When there is a period of time fixed for the performance in the public notice, the promisor is presumed to waive his withdrawing right.
Article 165-1
If a public notice promises to reward the person who has performed a particular act, notified within a certain period of time and has been evaluated as the best, it is a rewarding public notice for the best. The promisor is bound to deliver the reward in the completion of the evaluation.
Article 165-2
The evaluation in the preceding article shall be proceeded by the person appointed in the public notice. If there is no any appointment in the public notice, it shall be proceed with the manner decided by the promisor.
The evaluation according to the provision of the preceding paragraph shall be binding on the promisor and the promisee.
Article 165-3
If there are several persons evaluated as the best, unless otherwise notified in the public notice, these persons acquire the claim for reward jointly.
Article 165-4
The provision of Article 164-1 shall apply mutatis mutandis to the rewarding public notice for the best.
Article 166
If it is agreed between the parties that a contract shall be made in a certain definite form, the contract is presumed to be not constituted before the completion of such form.

____________________

* _Challenges_:
[A] Copy the civil code passage from "Article 166" up to and including "of such form.", substituting "agreement" for "contract".
[B] Resume the civil code passage after its final sentence, in the same style.
The material after the civil code passage is not needed.

____________________

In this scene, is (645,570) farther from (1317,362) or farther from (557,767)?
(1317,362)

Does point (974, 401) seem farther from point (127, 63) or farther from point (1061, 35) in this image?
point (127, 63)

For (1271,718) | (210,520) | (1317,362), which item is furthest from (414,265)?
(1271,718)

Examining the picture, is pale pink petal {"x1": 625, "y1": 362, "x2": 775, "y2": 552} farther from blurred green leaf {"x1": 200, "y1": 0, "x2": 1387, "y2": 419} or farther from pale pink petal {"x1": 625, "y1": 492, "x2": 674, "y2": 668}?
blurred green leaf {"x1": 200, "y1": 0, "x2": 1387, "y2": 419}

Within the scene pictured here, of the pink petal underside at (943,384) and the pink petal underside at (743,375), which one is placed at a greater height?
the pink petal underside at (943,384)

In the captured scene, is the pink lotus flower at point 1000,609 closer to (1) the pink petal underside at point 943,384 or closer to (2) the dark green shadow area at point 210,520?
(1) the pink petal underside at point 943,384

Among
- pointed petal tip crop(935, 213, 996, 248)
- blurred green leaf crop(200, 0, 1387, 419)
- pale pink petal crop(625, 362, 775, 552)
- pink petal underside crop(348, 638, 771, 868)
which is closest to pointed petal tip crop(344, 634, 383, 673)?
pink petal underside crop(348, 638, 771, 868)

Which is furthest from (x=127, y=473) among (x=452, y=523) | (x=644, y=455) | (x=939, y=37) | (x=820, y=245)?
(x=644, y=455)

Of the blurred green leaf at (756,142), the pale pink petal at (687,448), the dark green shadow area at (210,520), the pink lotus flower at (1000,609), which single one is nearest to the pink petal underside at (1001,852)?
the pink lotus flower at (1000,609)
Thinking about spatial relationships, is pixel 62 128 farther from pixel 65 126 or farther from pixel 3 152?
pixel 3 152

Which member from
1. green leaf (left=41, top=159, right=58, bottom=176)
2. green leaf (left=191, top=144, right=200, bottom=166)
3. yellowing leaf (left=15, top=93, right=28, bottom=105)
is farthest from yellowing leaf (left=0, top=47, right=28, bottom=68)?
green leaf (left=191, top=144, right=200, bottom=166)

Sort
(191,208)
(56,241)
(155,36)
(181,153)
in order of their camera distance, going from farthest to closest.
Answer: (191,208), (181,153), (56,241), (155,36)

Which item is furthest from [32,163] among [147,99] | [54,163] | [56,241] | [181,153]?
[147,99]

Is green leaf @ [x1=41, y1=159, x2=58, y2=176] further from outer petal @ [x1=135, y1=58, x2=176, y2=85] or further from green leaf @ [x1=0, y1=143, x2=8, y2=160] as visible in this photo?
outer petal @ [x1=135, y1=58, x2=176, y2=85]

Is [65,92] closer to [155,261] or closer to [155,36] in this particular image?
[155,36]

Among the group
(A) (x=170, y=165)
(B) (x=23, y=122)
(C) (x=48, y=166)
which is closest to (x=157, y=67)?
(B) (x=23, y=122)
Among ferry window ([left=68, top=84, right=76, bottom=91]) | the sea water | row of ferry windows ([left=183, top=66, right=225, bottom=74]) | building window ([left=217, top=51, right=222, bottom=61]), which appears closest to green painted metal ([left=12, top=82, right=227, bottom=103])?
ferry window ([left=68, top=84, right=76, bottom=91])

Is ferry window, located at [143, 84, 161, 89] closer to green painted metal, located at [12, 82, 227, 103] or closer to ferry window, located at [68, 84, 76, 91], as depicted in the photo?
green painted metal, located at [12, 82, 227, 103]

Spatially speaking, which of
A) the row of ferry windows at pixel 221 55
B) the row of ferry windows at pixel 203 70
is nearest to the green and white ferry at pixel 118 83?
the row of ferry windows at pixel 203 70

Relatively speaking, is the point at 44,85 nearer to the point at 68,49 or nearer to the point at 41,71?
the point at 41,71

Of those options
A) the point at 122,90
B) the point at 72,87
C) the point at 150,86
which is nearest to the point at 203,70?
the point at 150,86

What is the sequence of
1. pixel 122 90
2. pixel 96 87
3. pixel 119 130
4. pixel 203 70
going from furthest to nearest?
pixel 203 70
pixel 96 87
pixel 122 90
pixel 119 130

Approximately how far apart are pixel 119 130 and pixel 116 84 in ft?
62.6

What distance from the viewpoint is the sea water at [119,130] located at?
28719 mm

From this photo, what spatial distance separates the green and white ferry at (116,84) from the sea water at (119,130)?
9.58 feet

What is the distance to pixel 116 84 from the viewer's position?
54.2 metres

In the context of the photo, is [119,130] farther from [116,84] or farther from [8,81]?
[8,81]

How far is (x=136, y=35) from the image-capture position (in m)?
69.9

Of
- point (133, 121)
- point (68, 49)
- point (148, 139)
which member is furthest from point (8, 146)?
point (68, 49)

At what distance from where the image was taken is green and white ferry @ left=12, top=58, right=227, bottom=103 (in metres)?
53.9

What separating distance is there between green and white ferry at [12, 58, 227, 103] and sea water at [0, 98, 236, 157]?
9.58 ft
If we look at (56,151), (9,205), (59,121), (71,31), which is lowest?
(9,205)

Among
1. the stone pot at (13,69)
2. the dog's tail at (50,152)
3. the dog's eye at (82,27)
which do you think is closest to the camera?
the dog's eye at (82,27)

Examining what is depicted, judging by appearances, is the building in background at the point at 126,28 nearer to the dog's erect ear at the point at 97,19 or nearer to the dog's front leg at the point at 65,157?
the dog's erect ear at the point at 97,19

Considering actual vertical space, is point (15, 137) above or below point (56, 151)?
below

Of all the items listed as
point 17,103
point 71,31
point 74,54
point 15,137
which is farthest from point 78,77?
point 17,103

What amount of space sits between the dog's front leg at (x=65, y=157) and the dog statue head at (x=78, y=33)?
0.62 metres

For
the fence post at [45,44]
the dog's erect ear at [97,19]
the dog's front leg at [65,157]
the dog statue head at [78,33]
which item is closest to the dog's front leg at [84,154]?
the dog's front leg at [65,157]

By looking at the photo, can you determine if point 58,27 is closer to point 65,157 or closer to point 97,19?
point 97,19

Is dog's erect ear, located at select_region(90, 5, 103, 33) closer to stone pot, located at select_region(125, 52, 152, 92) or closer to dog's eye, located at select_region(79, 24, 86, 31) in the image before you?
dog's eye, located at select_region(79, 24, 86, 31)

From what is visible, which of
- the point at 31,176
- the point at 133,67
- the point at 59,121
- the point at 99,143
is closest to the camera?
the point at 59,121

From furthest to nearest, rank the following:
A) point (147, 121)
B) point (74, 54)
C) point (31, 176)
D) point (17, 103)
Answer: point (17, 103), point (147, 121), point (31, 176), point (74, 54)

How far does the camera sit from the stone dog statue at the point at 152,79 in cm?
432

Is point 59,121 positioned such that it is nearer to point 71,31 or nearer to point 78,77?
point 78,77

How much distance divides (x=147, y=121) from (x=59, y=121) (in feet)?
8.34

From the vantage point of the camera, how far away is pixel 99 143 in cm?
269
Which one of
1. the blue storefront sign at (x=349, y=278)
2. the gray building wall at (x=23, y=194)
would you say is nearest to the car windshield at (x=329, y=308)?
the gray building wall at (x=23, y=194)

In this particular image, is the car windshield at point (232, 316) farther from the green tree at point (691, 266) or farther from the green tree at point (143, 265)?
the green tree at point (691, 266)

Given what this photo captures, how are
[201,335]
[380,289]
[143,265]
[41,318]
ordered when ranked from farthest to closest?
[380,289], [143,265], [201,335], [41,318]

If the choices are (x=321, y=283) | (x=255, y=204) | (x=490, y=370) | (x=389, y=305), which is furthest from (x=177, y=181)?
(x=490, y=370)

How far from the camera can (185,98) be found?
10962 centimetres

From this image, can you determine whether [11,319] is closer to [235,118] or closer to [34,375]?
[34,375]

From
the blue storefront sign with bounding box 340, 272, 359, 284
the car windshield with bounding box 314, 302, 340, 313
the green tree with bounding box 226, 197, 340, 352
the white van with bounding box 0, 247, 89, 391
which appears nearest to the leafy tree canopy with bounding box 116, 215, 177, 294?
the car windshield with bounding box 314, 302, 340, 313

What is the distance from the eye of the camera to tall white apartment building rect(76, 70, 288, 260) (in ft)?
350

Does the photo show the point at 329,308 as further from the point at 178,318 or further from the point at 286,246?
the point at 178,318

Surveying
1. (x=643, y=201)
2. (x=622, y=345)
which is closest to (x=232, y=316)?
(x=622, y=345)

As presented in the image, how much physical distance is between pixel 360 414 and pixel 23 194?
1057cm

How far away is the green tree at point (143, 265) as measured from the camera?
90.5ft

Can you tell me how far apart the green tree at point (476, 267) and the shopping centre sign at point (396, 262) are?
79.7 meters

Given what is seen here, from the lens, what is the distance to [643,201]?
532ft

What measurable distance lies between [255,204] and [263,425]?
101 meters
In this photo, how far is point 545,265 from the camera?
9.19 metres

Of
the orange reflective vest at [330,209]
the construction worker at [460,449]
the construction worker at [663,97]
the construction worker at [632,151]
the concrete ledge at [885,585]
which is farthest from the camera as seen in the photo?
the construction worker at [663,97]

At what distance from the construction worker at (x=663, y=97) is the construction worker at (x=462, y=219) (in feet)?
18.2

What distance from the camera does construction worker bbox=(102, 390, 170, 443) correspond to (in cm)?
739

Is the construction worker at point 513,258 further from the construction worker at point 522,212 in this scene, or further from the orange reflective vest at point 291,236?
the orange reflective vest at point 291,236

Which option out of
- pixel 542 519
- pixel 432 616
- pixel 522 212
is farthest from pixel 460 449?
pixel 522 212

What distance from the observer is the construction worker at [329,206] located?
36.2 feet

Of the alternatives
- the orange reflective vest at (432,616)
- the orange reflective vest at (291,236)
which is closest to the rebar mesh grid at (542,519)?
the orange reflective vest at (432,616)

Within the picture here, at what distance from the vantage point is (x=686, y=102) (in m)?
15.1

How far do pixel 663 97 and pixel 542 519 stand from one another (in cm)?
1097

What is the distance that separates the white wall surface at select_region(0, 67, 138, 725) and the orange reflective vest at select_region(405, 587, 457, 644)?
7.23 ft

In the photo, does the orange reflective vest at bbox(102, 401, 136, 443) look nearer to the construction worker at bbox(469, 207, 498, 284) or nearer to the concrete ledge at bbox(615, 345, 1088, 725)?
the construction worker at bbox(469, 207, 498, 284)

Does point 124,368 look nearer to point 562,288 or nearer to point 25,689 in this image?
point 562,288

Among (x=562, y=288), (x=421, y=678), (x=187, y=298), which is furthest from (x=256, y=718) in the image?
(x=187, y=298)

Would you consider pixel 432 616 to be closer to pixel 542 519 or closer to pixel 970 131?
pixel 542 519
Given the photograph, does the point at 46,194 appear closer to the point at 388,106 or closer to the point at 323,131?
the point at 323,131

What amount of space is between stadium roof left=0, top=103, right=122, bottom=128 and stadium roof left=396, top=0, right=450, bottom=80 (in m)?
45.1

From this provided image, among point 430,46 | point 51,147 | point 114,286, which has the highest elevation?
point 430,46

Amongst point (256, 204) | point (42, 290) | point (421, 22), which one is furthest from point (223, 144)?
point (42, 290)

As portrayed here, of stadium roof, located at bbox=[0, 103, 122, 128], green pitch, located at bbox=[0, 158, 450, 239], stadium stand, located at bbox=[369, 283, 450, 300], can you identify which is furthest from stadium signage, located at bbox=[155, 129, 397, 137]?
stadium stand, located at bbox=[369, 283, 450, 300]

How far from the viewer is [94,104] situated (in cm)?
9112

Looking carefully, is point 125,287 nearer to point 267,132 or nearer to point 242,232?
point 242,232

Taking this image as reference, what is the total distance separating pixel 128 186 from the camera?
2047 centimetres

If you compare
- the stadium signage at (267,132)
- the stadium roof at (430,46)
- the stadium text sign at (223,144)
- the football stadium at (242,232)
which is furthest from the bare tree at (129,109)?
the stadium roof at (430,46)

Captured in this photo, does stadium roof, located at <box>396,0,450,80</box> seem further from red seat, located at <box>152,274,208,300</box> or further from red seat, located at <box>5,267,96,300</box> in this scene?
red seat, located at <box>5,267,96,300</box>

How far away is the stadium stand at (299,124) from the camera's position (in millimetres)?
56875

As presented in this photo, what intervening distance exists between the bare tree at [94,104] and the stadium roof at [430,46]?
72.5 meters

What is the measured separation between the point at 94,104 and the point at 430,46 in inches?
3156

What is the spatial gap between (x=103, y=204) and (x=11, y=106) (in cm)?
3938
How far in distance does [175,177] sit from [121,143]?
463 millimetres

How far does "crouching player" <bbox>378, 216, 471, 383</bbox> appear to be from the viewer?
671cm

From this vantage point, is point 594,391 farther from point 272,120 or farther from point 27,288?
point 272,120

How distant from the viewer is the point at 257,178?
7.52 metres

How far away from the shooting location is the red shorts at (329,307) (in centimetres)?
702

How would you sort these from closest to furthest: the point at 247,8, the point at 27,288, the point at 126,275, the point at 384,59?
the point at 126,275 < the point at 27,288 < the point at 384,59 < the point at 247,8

____________________

* _Exercise responses_:
[A]
Article 166
If it is agreed between the parties that a agreement shall be made in a certain definite form, the agreement is presumed to be not constituted before the completion of such form.

[B]
Article 166-1
If a contract is made for the obligations of the transferring, creation, or altering of rights over the real property, it shall be made in the notarization made by the notary public.
A contract not notarized according to the provision of the preceding paragraph could still be valid if the parties have agreed on the transferring, creation, or altering of rights over the real property and have completed the recordation.
Sub-section 2 Conferring Of Authority Of Agency
Article 167
If authority of agency is conferred by a juridical act, it shall be made by an expression of intent to the agent or to the third party with whom the delegated act is transacted.
Article 168
If there are several agents, the delegated act shall be transacted by them jointly, unless otherwise provided by the act or the principal's expression of intent.
Article 169
A person, who by his own acts represents he has conferred the authority of agency to another person, or who knows that another person declares himself to be his agent and failed to express a contrary intent, shall be liable to the third party as a person who has conferred that authority, except the third party knew, or might know of the absence of authority.
Article 170
A juridical act made in the name of an agent by a person of no authority of agency shall not be effective to the principal except it is acknowledged by the principal.
In the case specified in the preceding paragraph, the other party to the juridical act may fix a reasonable period and request the principal to declare definitely whether he acknowledges it or not. If the principal does not give a definite answer within the specified period, the acknowledgement shall be deemed to have been refused.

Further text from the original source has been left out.